Most of the time we are handed different data structures and wouldn't want to override the __iter__
method. In this case, we can use generator functions to define the iteration method.
from dataclasses import dataclass
@dataclass
class Matrix:
data: list[list[int]]
def __post_init__(self) -> None:
assert self.nrows > 0, "Matrix must have at least one row"
assert self.ncols > 0, "Matrix must have at least one column"

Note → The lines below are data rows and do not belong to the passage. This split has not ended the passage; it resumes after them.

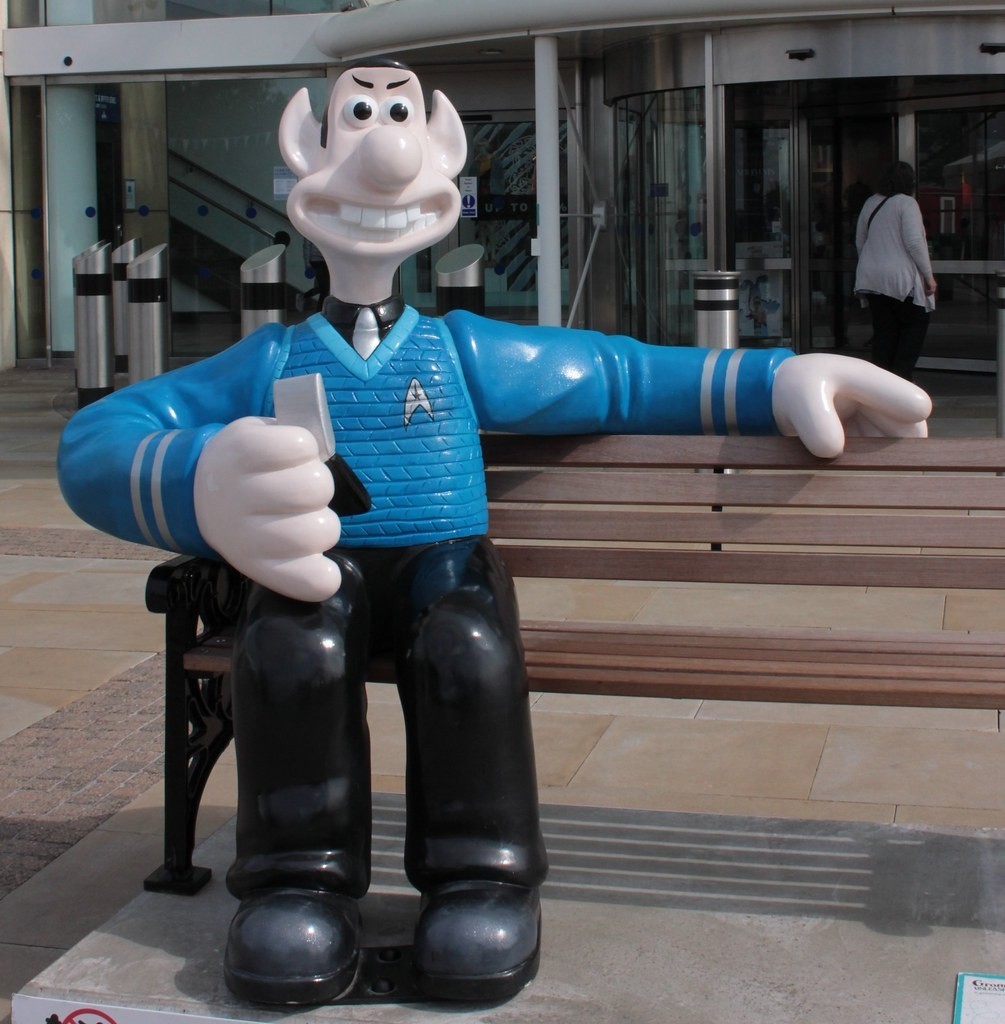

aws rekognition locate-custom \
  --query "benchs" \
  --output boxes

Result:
[145,432,1005,899]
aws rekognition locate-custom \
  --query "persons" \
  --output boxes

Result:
[57,59,933,1009]
[854,163,938,387]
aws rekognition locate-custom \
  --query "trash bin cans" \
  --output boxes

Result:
[689,270,742,474]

# Matrix must be rectangular
assert all(len(row) == self.ncols for row in self.data), "Matrix must be rectangular"
@property
def nrows(self) -> int:
return len(self.data)
@property
def ncols(self) -> int:
return len(self.data[0])
Defining iteration outside of the object allows us to define different iteration methods. Any way we want to iterate over the matrix can be defined as a generator.
Below are three different methods for the Matrix
class.
- Row First
- Column First
- Diagonal
def row_first_iteration(matrix: Matrix):
for row in matrix.data:
for value in row:
yield value
def column_first_iteration(matrix: Matrix):
for col in range(matrix.ncols):
for row in range(matrix.nrows):
yield matrix.data[row][col]
def diagonal_iteration(matrix: Matrix):
"""Iterate through the matrix diagonally.

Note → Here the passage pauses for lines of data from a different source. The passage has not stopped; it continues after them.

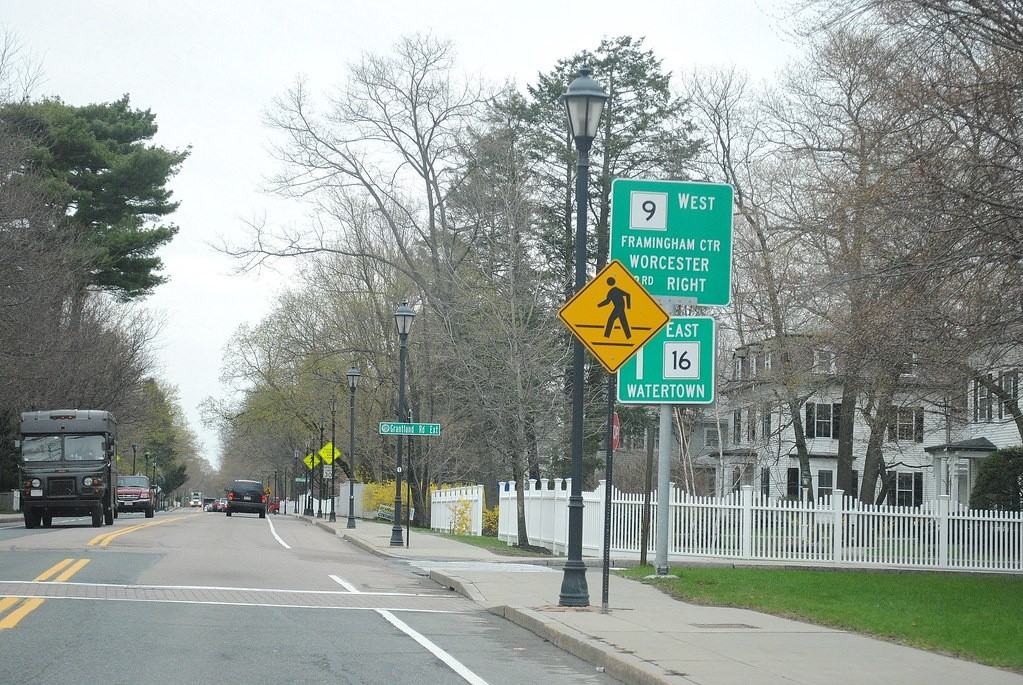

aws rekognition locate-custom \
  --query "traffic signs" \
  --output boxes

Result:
[617,317,716,405]
[609,175,733,308]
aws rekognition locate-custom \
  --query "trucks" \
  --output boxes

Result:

Starts with the top left corner first and goes diagonally up.
"""
nrows = matrix.nrows
ncols = matrix.ncols
ndiags = ncols + nrows - 1
for diag in range(n_diags):
for col in range(diag + 1):
row = diag - col
if row < nrows and col < ncols:
yield matrix.data[row][col]
Now when we want to iterate over the matrix, we can choose which iteration method to use depending on the use case.
data = [
[1, 2],
[3, 4],
[5, 6],
[7, 8]
]
matrix = Matrix(data)
row_first_iter = row_first_iteration(matrix)
column_first_iter = column_first_iteration(matrix)
diag_iter = diagonal_iteration(matrix)
import pandas as pd
df = pd.DataFrame({
"Row First": list(row_first_iter),
"Column First": list(column_first_iter),
"Diagonal": list(diag_iter)
})
df.index.name = "Iteration"
Row First Column First Diagonal
Iteration
0 1 1 1
1 2 3 3
2 3 5 2
3 4 7 5
4 5 2 4
5 6 4 7
6 7 6 6
7 8 8 8
The for
loop will be the same regardless of how we want to process the values:
process = print
iterable = row_first_iter
for value in iterable:
process(value)
# Alternative iteration and processing
def log_value_somewhere(value):
print(f"Logging value {value}")
process = log_value_somewhere
iterable = diag_iter
for value in iterable:
process(value)
This can be useful when we want to process the values in different ways, but also from different data structures.
import numpy as np
matrix_np = np.array(data)
iterable = iter(matrix_np.flatten())
for value in iterable:
process(value)
Summary
Classes are often handed to next user so it useful to define iteration methods outside of the class. Not only that, but what is done with the value is separated from the iteration method as well. That is, separation of:
- Data
- Iteration of data
- Processing of data
This provides flexibility while keeping the code in a consistent format.